Jacques Jules Gabriel
architect; b. April 6, 1667; d. April 23, 1742.
Jacques Jules was a son of Jacques Gabriel (II). In 1709 he was created contrôleur des bâtiments at Versailles and architecte ordinaire du roi. Between 1728 and 1733 he built the Hôtel Dieu at Orléans (Loire, France), and in 1727 made plans for the reconstruction of the public buildings of the city of Rennes which had been burned in 1720. In 1730 he made plans for the Palais Royal at Bordeaux (Gironde, France), which was completed in 1749. He began also the exchange and customhouse in that city, which were finished by his son Jacques Ange. In 1738 Gabriel commenced the restoration of the Hôtel des Comptes, Paris. This building, remodelled by Louis Joseph Duc for the prefecture of police, was destroyed by the commune in 1871.
James Gibbs
architect; b. December 26, 1682 (at Aberdeen, Scotland) ; d. August 5, 1754.

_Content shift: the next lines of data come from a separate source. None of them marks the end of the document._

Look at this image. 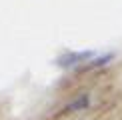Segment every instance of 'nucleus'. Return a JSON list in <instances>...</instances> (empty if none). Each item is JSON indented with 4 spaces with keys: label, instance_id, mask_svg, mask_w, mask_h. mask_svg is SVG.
Segmentation results:
<instances>
[{
    "label": "nucleus",
    "instance_id": "f03ea898",
    "mask_svg": "<svg viewBox=\"0 0 122 120\" xmlns=\"http://www.w3.org/2000/svg\"><path fill=\"white\" fill-rule=\"evenodd\" d=\"M112 60V54H104V56H100V58H96L90 62V68H96V66H104L106 62H110Z\"/></svg>",
    "mask_w": 122,
    "mask_h": 120
},
{
    "label": "nucleus",
    "instance_id": "7ed1b4c3",
    "mask_svg": "<svg viewBox=\"0 0 122 120\" xmlns=\"http://www.w3.org/2000/svg\"><path fill=\"white\" fill-rule=\"evenodd\" d=\"M84 106H88V96H82L80 100H76V102L70 106L68 110H76V108H84Z\"/></svg>",
    "mask_w": 122,
    "mask_h": 120
},
{
    "label": "nucleus",
    "instance_id": "f257e3e1",
    "mask_svg": "<svg viewBox=\"0 0 122 120\" xmlns=\"http://www.w3.org/2000/svg\"><path fill=\"white\" fill-rule=\"evenodd\" d=\"M92 56V52H68L66 56H62L58 60V64L60 66H64V68H68V66H72V64H78L80 60H84V58H90Z\"/></svg>",
    "mask_w": 122,
    "mask_h": 120
}]
</instances>
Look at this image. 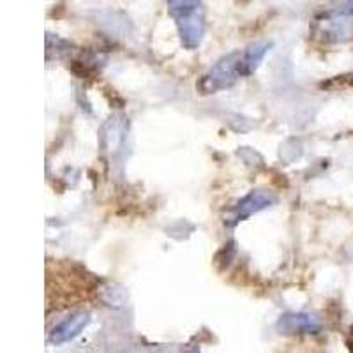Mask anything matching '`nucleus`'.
I'll return each instance as SVG.
<instances>
[{"instance_id": "1", "label": "nucleus", "mask_w": 353, "mask_h": 353, "mask_svg": "<svg viewBox=\"0 0 353 353\" xmlns=\"http://www.w3.org/2000/svg\"><path fill=\"white\" fill-rule=\"evenodd\" d=\"M170 14L175 18L176 28L185 48L194 50L200 46L205 30V9L200 2L172 0L168 4Z\"/></svg>"}, {"instance_id": "2", "label": "nucleus", "mask_w": 353, "mask_h": 353, "mask_svg": "<svg viewBox=\"0 0 353 353\" xmlns=\"http://www.w3.org/2000/svg\"><path fill=\"white\" fill-rule=\"evenodd\" d=\"M248 77L245 69L244 52H233L225 55L221 61H217L207 74H203L200 81V88L203 94L219 92L223 88L232 87L239 78Z\"/></svg>"}, {"instance_id": "3", "label": "nucleus", "mask_w": 353, "mask_h": 353, "mask_svg": "<svg viewBox=\"0 0 353 353\" xmlns=\"http://www.w3.org/2000/svg\"><path fill=\"white\" fill-rule=\"evenodd\" d=\"M274 201H276V198L270 193H267V191H261V189L249 193L248 196L242 198V200L235 205V209L232 210V216H230L232 221H230V225H237L241 221L248 219L249 216H253V214L270 207Z\"/></svg>"}, {"instance_id": "4", "label": "nucleus", "mask_w": 353, "mask_h": 353, "mask_svg": "<svg viewBox=\"0 0 353 353\" xmlns=\"http://www.w3.org/2000/svg\"><path fill=\"white\" fill-rule=\"evenodd\" d=\"M88 321H90V314L83 313V311L71 314V316L61 321L50 332V343H53V345H62V343L71 341V339H74L88 325Z\"/></svg>"}, {"instance_id": "5", "label": "nucleus", "mask_w": 353, "mask_h": 353, "mask_svg": "<svg viewBox=\"0 0 353 353\" xmlns=\"http://www.w3.org/2000/svg\"><path fill=\"white\" fill-rule=\"evenodd\" d=\"M279 329L285 334H316L321 329V321L316 314L299 313V314H285L279 320Z\"/></svg>"}, {"instance_id": "6", "label": "nucleus", "mask_w": 353, "mask_h": 353, "mask_svg": "<svg viewBox=\"0 0 353 353\" xmlns=\"http://www.w3.org/2000/svg\"><path fill=\"white\" fill-rule=\"evenodd\" d=\"M318 27H321V34H325L327 37L334 36L336 41L343 39V37H350L353 34L352 17L327 18L325 21H320Z\"/></svg>"}, {"instance_id": "7", "label": "nucleus", "mask_w": 353, "mask_h": 353, "mask_svg": "<svg viewBox=\"0 0 353 353\" xmlns=\"http://www.w3.org/2000/svg\"><path fill=\"white\" fill-rule=\"evenodd\" d=\"M270 48V43L267 41H261V43L251 44L248 50L244 52V61H245V69H248V77L253 74L258 69V65L261 64V61L265 59L267 52Z\"/></svg>"}]
</instances>
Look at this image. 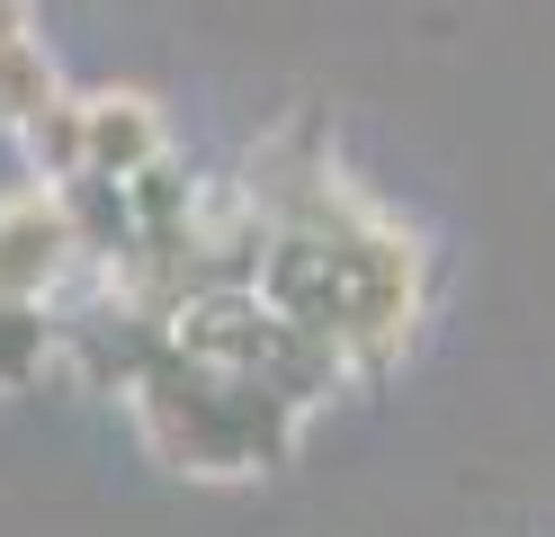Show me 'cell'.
Segmentation results:
<instances>
[{
  "label": "cell",
  "instance_id": "1",
  "mask_svg": "<svg viewBox=\"0 0 555 537\" xmlns=\"http://www.w3.org/2000/svg\"><path fill=\"white\" fill-rule=\"evenodd\" d=\"M126 394H134V421H144L153 457L180 465V475H206V484L287 465L296 457V430H305L296 394H278L269 376L206 368V358H189V349H162Z\"/></svg>",
  "mask_w": 555,
  "mask_h": 537
},
{
  "label": "cell",
  "instance_id": "2",
  "mask_svg": "<svg viewBox=\"0 0 555 537\" xmlns=\"http://www.w3.org/2000/svg\"><path fill=\"white\" fill-rule=\"evenodd\" d=\"M296 225H332V251H340V358H350V376L395 368L412 322H422V269H430L422 233H403L376 206H350L332 179Z\"/></svg>",
  "mask_w": 555,
  "mask_h": 537
},
{
  "label": "cell",
  "instance_id": "3",
  "mask_svg": "<svg viewBox=\"0 0 555 537\" xmlns=\"http://www.w3.org/2000/svg\"><path fill=\"white\" fill-rule=\"evenodd\" d=\"M81 260V233H73V206H63V189H18L0 197V296L18 305H54L63 286H73Z\"/></svg>",
  "mask_w": 555,
  "mask_h": 537
},
{
  "label": "cell",
  "instance_id": "4",
  "mask_svg": "<svg viewBox=\"0 0 555 537\" xmlns=\"http://www.w3.org/2000/svg\"><path fill=\"white\" fill-rule=\"evenodd\" d=\"M81 107H90V170L99 179H134L170 153V126L144 90H90Z\"/></svg>",
  "mask_w": 555,
  "mask_h": 537
},
{
  "label": "cell",
  "instance_id": "5",
  "mask_svg": "<svg viewBox=\"0 0 555 537\" xmlns=\"http://www.w3.org/2000/svg\"><path fill=\"white\" fill-rule=\"evenodd\" d=\"M54 99H63V72L46 54V36H10L0 46V135H27Z\"/></svg>",
  "mask_w": 555,
  "mask_h": 537
},
{
  "label": "cell",
  "instance_id": "6",
  "mask_svg": "<svg viewBox=\"0 0 555 537\" xmlns=\"http://www.w3.org/2000/svg\"><path fill=\"white\" fill-rule=\"evenodd\" d=\"M18 143H27V162H37V179H46V189H63V179H81V170H90V107L63 90V99H54L46 117L18 135Z\"/></svg>",
  "mask_w": 555,
  "mask_h": 537
},
{
  "label": "cell",
  "instance_id": "7",
  "mask_svg": "<svg viewBox=\"0 0 555 537\" xmlns=\"http://www.w3.org/2000/svg\"><path fill=\"white\" fill-rule=\"evenodd\" d=\"M54 332H63V322H54L46 305H18V296H0V394H18V385H37V376H46Z\"/></svg>",
  "mask_w": 555,
  "mask_h": 537
},
{
  "label": "cell",
  "instance_id": "8",
  "mask_svg": "<svg viewBox=\"0 0 555 537\" xmlns=\"http://www.w3.org/2000/svg\"><path fill=\"white\" fill-rule=\"evenodd\" d=\"M10 36H37V0H0V46Z\"/></svg>",
  "mask_w": 555,
  "mask_h": 537
}]
</instances>
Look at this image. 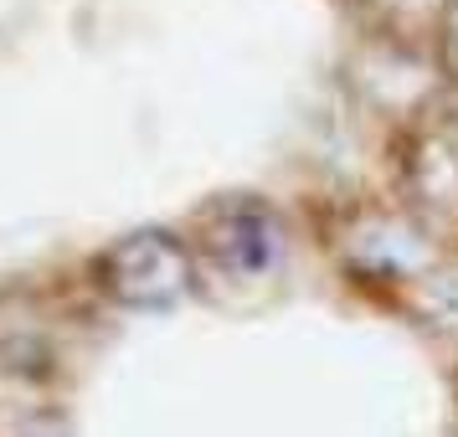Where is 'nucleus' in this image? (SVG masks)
<instances>
[{"label":"nucleus","mask_w":458,"mask_h":437,"mask_svg":"<svg viewBox=\"0 0 458 437\" xmlns=\"http://www.w3.org/2000/svg\"><path fill=\"white\" fill-rule=\"evenodd\" d=\"M98 283L129 309H160L191 289V252L175 231L145 227L119 237L98 257Z\"/></svg>","instance_id":"1"},{"label":"nucleus","mask_w":458,"mask_h":437,"mask_svg":"<svg viewBox=\"0 0 458 437\" xmlns=\"http://www.w3.org/2000/svg\"><path fill=\"white\" fill-rule=\"evenodd\" d=\"M207 252L227 273H268L273 263L284 257V231H278L268 206H258V201H232V206L211 211Z\"/></svg>","instance_id":"2"},{"label":"nucleus","mask_w":458,"mask_h":437,"mask_svg":"<svg viewBox=\"0 0 458 437\" xmlns=\"http://www.w3.org/2000/svg\"><path fill=\"white\" fill-rule=\"evenodd\" d=\"M386 5H396V11H417V5H428V0H386Z\"/></svg>","instance_id":"3"}]
</instances>
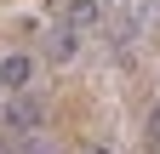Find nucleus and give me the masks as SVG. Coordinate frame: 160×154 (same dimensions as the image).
I'll use <instances>...</instances> for the list:
<instances>
[{"instance_id":"4","label":"nucleus","mask_w":160,"mask_h":154,"mask_svg":"<svg viewBox=\"0 0 160 154\" xmlns=\"http://www.w3.org/2000/svg\"><path fill=\"white\" fill-rule=\"evenodd\" d=\"M74 46H80V40H74V29H63V23L46 34V51L57 57V63H69V57H74Z\"/></svg>"},{"instance_id":"3","label":"nucleus","mask_w":160,"mask_h":154,"mask_svg":"<svg viewBox=\"0 0 160 154\" xmlns=\"http://www.w3.org/2000/svg\"><path fill=\"white\" fill-rule=\"evenodd\" d=\"M97 23H103V6H97V0H69V6H63V29H97Z\"/></svg>"},{"instance_id":"1","label":"nucleus","mask_w":160,"mask_h":154,"mask_svg":"<svg viewBox=\"0 0 160 154\" xmlns=\"http://www.w3.org/2000/svg\"><path fill=\"white\" fill-rule=\"evenodd\" d=\"M40 114H46L40 97H23V91H17V97L0 108V126H6L12 137H29V131H40Z\"/></svg>"},{"instance_id":"7","label":"nucleus","mask_w":160,"mask_h":154,"mask_svg":"<svg viewBox=\"0 0 160 154\" xmlns=\"http://www.w3.org/2000/svg\"><path fill=\"white\" fill-rule=\"evenodd\" d=\"M86 154H109V148H86Z\"/></svg>"},{"instance_id":"2","label":"nucleus","mask_w":160,"mask_h":154,"mask_svg":"<svg viewBox=\"0 0 160 154\" xmlns=\"http://www.w3.org/2000/svg\"><path fill=\"white\" fill-rule=\"evenodd\" d=\"M29 80H34V57H29V51H6V57H0V91L17 97Z\"/></svg>"},{"instance_id":"8","label":"nucleus","mask_w":160,"mask_h":154,"mask_svg":"<svg viewBox=\"0 0 160 154\" xmlns=\"http://www.w3.org/2000/svg\"><path fill=\"white\" fill-rule=\"evenodd\" d=\"M97 6H109V0H97Z\"/></svg>"},{"instance_id":"5","label":"nucleus","mask_w":160,"mask_h":154,"mask_svg":"<svg viewBox=\"0 0 160 154\" xmlns=\"http://www.w3.org/2000/svg\"><path fill=\"white\" fill-rule=\"evenodd\" d=\"M17 154H57V143L40 137V131H29V137H17Z\"/></svg>"},{"instance_id":"6","label":"nucleus","mask_w":160,"mask_h":154,"mask_svg":"<svg viewBox=\"0 0 160 154\" xmlns=\"http://www.w3.org/2000/svg\"><path fill=\"white\" fill-rule=\"evenodd\" d=\"M149 137H154V143H160V108H154V114H149Z\"/></svg>"}]
</instances>
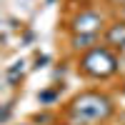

He was the son of Peter Gibbs, a Roman Catholic merchant of Aberdeen, and took his M. A. degree at Marischal College, Aberdeen. After the death of his parents he entered the service of a builder in Holland. He was discovered by John Erskine, eleventh Earl of Mar, who sent him to Rome, where he entered the school of Carlo Fontana, surveyor general to Pope Clement XI. Returning to London in 1709, he won the friendship of Sir Christopher Wren. The church of S. Mary le Strand was begun by Gibbs February 15, 1714. August, 1721, he began for Harley, Earl of Oxford, the church of S. Peter, Vere Street, London, and a little later the tomb of Matthew Prior, in the south transept of Westminster Abbey. March 19, 1722, the first stone was laid for his famous church of S. Martin's in the Fields, and June 22, 1722, he began the "Senate House" in Cambridge. In 1723-1725 he built the church of Allhallows in Derby (except the tower). Gibbs prepared a scheme for rebuilding the quadrangle of King's College, Cambridge. Only the western side was carried out. The quadrangle of S. Bartholomew's hospital was begun by him June 9, 1730. The first stone of the Radcliffe Library at Oxford, his best building, was laid June 16, 1737. It was built from a fund of £40,000, left by John Radclifte, M.D. Gibbs's books and drawings are preserved at Oxford. He published A Book of Architecture containing designs by James Gibbs, 1 vol. folio, 1728; The Rules for Drawing the Several Parts of Architecture, 1732; Bibliotheca Radcliffiana, 1747.